Investing.com – Federal Reserve chair Janet Yellen made no mention of monetary policy or the economy in her highly anticipated remarks Friday at Jackson Hole Economic Symposium.
In a speech titled “Financial Stability a Decade after the Onset of the Crisis”, Yellen focused on the fact that any changes to financial regulation should be “modest” and suggested that “substantial progress” had been made on the Fed’s dual mandate.
The speech could best be described as a defense of regulatory reforms implemented since the crisis and a warning against their removal.
“Because of the reforms that strengthened our financial system, and with support from monetary and other policies, credit is available on good terms, and lending has advanced broadly in line with economic activity in recent years, contributing to today's strong economy,” Yellen explained in her remarks.
"The Federal Reserve is committed to evaluating where reforms are working and where improvements are needed to most efficiently maintain a resilient financial system," she added.
The Fed chief made no comment on the future of monetary policy with neither inflation, interest rates or balance sheet mentioned even once in the 15 page document.
Though experts widely expect the Fed to announce plans for balance sheet reduction at the next policy meeting on September 20 and repeat their call for a further rate hike this year, markets appeared to react Friday to the lack of additional details.
The dollar turned lower and extended losses following the remarks. The US dollar index, which tracks the greenback against a basket of six major rivals, was down 0.40% at 92.86 by 10:23AM ET (14:23GMT), compared to 93.22 ahead of the speech.
In a similar fashion, gold switched directions and headed higher on the lack of reference to the removal of Fed policy. At 10:28AM ET (14:28GMT), gold for December delivery on the Comex division of the New York Mercantile Exchange gained $2.84 cents, or 0.22%, to trade at $1,294.84, compared to $1,286.43 before the remarks were released.
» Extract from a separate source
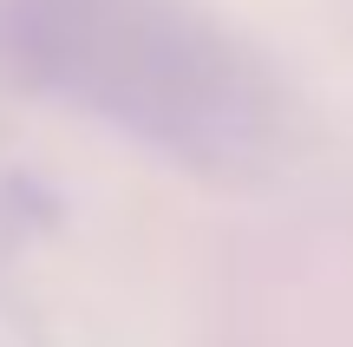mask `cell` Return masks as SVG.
Segmentation results:
<instances>
[{"label": "cell", "instance_id": "obj_1", "mask_svg": "<svg viewBox=\"0 0 353 347\" xmlns=\"http://www.w3.org/2000/svg\"><path fill=\"white\" fill-rule=\"evenodd\" d=\"M0 86L85 112L203 177L281 157L288 105L190 0H0Z\"/></svg>", "mask_w": 353, "mask_h": 347}]
</instances>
Likewise, markets reacted to Yellen’s comments by lowering bets for a Fed rate hike this year.
Odds that the Fed would not in fact increase by another 25 basis points by the end of 2017 rose to 62.8%, from the prior chance of 54.4% for them to remain unchanged, according to Investing.com's Fed Rate Monitor Tool.
In fact, Fed fund futures now price in June 2018 as the first time the odds for a hike pass the 50% threshold, as compared to March before Yellen spoke.